Jane Williams was born in England in 1964 and is based in Tasmania, Australia. She is a regular fixture at reading events across the world, including Canada, USA, Malaysia and Czech Republic and is the recipient of numerous literary prizes, including the Bruce Dawe Poetry Prize which she won in 2005.

She came down to Malaysia last November and spoke to writer Lawrence Pettener at a coffee house in Kuala Lumpur (the interview can be found here ).

It was followed up with another interview – through email this time. Below are Williams’ five best quotes from that correspondence.

Jane Williams on her reading choices:

“I’m a bit of a cherry picker when it comes to reading: recommendations from others, rummaging in second hand bookshops, through online journals etc. and periodically returning to old favourites. I usually carry a book of a particular poet about with me for months, sometimes years, before swapping over to someone else. I’m still reading other poets at the same time of course but I like the idea of having a ‘go to’ poet on hand literally in my bag wherever I am – for the sheer joy of it, the comfort, validation and inspiration and as the mood often takes me the delight in sharing with others.”

On the current poets that grab her right now:

“Well, I’ve been carrying the Irish poet Pat Boran around for quite a while now. I’m discovering new poets all the time. My partner Ralph Wessman and I run an online arts journal and this is a lovely and privileged way of coming across new work of poets I know and don’t know.”
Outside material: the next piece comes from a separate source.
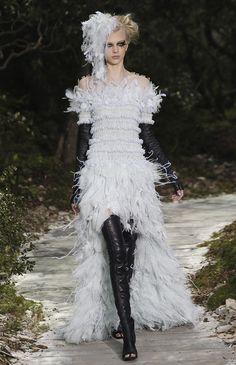 Karl Lagerfeld apresenta colecção 2013 dirigida a noivas. #casamento…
On the importance of gaining feedback on her works:

“[It is] hugely important. More important now than when I was younger.

I’m not into poetry workshops and find it difficult to write in a group but I do get a lot out of one on one correspondence. I have a writer friend in America and we send each other drafts now and then fussing with each other’s work, I help him out with endings and he reminds me when I’m getting too fanciful and need to toss a few more concrete nouns in the mix.”

On the weak spots of her writings:

“As writers we all have our weak spots, potholes and blind spots. I think sometimes our strengths are what we need to keep an eye on, the yin yang of them that is. For instance people say I’m empathetic in my poetry and of course it’s pleasing to hear but the flip-side is I risk sentimentality, cliché … and sometimes it takes someone else to point this out to me. Others may have great descriptive powers and need to watch out they don’t overdo it, describing a thing to its demise.”

On why she writes:

“I write for reasons both known to me and unfathomable to me but ultimately I write to be read, to answer the call of other writers and to communicate those things I feel I fail to communicate adequately through other forms of language. I’m compelled to try anyway.”